TASK DIRECTIONS
Which lines run from the one containing "In terms of" through the end of the records, inclusive? Extract them and reproduce them verbatim.

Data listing

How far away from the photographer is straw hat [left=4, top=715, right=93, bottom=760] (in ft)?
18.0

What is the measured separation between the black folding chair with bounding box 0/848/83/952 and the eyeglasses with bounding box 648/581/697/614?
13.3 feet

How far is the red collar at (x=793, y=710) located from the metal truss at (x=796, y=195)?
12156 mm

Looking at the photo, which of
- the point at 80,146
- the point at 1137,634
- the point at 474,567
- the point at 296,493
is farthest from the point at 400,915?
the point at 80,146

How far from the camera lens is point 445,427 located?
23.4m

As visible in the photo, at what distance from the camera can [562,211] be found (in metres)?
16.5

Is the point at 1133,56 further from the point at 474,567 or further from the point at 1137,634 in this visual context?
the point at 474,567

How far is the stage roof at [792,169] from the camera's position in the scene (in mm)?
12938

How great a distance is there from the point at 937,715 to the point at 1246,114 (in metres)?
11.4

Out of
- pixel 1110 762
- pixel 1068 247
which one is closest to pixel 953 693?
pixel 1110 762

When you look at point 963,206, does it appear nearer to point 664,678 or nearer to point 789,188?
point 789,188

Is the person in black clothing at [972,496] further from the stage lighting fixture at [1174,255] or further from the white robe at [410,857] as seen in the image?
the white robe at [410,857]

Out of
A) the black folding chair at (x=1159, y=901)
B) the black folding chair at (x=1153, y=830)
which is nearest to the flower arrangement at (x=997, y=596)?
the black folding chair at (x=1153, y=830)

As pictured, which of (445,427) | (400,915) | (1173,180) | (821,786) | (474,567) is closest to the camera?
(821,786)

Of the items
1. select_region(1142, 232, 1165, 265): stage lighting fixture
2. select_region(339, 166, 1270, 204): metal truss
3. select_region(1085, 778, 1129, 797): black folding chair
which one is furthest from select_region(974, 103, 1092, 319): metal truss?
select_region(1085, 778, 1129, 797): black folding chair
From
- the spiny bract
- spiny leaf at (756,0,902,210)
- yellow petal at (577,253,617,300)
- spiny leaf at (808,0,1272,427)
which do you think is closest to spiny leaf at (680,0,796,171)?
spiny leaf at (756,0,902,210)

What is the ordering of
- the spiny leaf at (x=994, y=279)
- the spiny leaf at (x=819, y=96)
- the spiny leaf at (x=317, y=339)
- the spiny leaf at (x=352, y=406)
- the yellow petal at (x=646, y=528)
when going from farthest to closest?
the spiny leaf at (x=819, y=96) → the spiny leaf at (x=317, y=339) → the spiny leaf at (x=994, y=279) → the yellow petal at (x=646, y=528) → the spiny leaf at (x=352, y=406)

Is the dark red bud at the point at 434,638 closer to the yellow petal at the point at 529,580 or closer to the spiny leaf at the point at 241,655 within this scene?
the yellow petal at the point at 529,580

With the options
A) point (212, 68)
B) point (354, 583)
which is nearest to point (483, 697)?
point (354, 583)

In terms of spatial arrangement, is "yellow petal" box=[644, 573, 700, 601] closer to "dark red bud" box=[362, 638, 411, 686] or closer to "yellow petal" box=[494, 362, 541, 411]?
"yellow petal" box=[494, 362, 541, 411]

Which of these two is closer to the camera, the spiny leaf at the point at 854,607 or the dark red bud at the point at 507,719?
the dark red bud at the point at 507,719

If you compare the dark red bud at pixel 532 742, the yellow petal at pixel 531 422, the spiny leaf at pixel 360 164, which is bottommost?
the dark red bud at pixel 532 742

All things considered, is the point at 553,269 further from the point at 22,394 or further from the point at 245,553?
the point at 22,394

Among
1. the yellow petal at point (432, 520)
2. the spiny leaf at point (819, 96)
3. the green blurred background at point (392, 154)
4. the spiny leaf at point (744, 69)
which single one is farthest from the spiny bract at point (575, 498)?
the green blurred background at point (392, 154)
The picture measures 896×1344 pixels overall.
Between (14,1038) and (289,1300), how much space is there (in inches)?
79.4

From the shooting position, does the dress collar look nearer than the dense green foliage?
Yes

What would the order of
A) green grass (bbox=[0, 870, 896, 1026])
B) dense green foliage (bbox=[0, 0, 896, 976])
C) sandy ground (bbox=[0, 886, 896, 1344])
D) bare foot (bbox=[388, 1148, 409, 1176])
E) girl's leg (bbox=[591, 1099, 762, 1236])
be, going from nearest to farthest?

RESULT FOR THIS EXERCISE
In terms of spatial arrangement, is "yellow petal" box=[644, 573, 700, 601] closer to "dark red bud" box=[362, 638, 411, 686] or closer to "yellow petal" box=[494, 362, 541, 411]?
"yellow petal" box=[494, 362, 541, 411]

Which of these two is closer to the camera, the spiny leaf at the point at 854,607 or the dark red bud at the point at 507,719?
the dark red bud at the point at 507,719

If you compare the dark red bud at pixel 532 742, the yellow petal at pixel 531 422, the spiny leaf at pixel 360 164, which is bottommost?
the dark red bud at pixel 532 742

All things considered, is the point at 553,269 further from the point at 22,394 or further from the point at 245,553?
the point at 22,394

Among
1. the yellow petal at point (432, 520)
2. the spiny leaf at point (819, 96)
3. the green blurred background at point (392, 154)
4. the spiny leaf at point (744, 69)
which single one is farthest from the spiny bract at point (575, 498)?
the green blurred background at point (392, 154)
The picture measures 896×1344 pixels overall.
Between (14,1038) and (289,1300), how much space is there (in inches)?
79.4

From the shooting position, does the dress collar look nearer than the dense green foliage?
Yes

What would the order of
A) green grass (bbox=[0, 870, 896, 1026])
B) dense green foliage (bbox=[0, 0, 896, 976])
C) sandy ground (bbox=[0, 886, 896, 1344])
D) bare foot (bbox=[388, 1148, 409, 1176])
E) girl's leg (bbox=[591, 1099, 762, 1236])
be, going from nearest to farthest?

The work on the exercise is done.